Reprimí las ganas de vomitar.

—¿Y qué hay de las ventajas laborales? ¿Contaría con seguro médico

privado? ¿Dentista? ¿Oftalmólogo? ¿Dispondría de las llaves del baño

ejecutivo? ¿Chorradas de ésas?

—Por supuesto. —Sorrento empezaba a impacientarse—. ¿Y bien? ¿Qué

dices?

—¿Puedo pensarlo durante unos días?

—Me temo que no —contestó—. En unos días esto habrá terminado.

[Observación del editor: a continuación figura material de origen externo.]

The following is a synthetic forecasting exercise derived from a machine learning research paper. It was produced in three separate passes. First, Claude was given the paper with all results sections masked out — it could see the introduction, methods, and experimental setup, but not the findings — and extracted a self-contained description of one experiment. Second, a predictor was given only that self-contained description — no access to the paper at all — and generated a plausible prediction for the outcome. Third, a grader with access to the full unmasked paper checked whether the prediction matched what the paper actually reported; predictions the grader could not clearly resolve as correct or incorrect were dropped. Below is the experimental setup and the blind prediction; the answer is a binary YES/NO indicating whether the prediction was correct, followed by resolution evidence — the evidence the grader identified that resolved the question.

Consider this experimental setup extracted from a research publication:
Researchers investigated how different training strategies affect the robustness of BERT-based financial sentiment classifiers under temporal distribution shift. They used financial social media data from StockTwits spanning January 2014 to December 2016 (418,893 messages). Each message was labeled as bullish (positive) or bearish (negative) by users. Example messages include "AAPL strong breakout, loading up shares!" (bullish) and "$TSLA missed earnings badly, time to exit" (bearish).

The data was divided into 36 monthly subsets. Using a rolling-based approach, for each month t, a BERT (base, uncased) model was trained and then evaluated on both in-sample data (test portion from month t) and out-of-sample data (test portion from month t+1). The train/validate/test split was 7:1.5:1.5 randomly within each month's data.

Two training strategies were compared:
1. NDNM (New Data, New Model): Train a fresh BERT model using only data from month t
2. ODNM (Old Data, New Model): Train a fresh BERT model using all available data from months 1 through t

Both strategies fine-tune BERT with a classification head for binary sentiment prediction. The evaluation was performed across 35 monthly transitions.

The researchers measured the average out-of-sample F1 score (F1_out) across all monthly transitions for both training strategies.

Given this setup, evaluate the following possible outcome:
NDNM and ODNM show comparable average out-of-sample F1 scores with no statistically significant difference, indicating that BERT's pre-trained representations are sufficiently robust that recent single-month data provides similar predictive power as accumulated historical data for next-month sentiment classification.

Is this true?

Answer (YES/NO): NO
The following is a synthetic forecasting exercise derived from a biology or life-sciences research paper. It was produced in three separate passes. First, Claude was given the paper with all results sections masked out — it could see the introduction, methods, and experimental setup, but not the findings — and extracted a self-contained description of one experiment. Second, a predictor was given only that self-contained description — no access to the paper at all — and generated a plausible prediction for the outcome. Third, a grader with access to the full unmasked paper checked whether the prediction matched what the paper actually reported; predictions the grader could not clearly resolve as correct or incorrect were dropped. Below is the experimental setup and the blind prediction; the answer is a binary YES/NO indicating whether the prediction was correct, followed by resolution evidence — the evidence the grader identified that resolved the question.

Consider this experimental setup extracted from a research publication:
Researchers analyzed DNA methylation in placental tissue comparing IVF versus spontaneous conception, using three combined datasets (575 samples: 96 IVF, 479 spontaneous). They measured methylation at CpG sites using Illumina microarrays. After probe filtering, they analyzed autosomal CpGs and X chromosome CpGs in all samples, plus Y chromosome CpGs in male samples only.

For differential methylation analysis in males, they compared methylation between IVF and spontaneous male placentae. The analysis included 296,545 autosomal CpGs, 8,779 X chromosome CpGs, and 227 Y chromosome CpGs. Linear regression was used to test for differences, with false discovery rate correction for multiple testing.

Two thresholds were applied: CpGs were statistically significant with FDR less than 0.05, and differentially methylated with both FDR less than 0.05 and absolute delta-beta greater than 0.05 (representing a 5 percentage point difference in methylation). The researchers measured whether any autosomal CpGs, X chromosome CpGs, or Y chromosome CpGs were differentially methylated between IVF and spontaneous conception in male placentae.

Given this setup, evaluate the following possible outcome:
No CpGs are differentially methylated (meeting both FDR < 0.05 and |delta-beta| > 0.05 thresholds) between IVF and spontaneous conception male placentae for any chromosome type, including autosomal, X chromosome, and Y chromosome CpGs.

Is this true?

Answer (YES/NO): NO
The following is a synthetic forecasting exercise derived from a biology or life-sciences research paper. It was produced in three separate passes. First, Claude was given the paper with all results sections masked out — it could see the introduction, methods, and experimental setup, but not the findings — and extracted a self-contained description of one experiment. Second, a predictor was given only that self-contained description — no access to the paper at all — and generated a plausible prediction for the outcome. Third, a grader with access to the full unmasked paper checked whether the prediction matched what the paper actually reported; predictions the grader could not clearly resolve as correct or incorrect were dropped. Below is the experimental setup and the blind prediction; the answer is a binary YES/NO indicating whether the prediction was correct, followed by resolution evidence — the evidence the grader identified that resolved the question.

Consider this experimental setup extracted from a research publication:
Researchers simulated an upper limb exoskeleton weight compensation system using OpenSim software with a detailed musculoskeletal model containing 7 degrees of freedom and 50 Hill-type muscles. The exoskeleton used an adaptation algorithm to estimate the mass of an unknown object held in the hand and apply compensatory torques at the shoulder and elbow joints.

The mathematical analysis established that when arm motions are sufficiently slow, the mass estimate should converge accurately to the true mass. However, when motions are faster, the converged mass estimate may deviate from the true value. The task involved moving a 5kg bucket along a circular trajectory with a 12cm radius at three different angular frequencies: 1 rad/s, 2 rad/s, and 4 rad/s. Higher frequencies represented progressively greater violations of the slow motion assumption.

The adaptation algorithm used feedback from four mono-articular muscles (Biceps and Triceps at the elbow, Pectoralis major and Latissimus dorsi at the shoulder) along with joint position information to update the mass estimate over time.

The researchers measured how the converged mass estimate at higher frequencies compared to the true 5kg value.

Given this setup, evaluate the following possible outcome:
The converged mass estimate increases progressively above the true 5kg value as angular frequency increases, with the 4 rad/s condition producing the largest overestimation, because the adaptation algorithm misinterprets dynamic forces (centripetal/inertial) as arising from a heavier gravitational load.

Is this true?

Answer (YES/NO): NO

Necesitamos que nos respondas ahora.

Me eché hacia atrás y clavé la vista en el techo, fingiendo que

consideraba su oferta. Sorrento aguardaba, sin quitarme los ojos de encima.

Estaba a punto de soltarle la respuesta que llevaba preparada cuando levantó

la mano.

—Escúchame una vez más antes de responderme —dijo—. Ya sé que la

mayoría de los gunters se aferra a la idea absurda de que IOI es mala. Y de

que los sixers son unos despiadados zánganos, unos sicarios sin honor ni

respeto por el «verdadero espíritu» del concurso. De que todos nosotros

somos unos vendidos. ¿No tengo razón?

Asentí, y tuve que morderme la lengua para no añadir: «Eso por decirlo

finamente.»

—Bien, pues eso es ridículo —prosiguió, esbozando una sonrisa paternal

que, según sospechaba, debía de haber sacado del software de diplomacia

que usara—. Los sixers no se diferencian en nada de cualquier clan de

gunters, salvo en que disponen de más fondos. Nosotros compartimos las

mismas obsesiones que los gunters. Y la misma meta.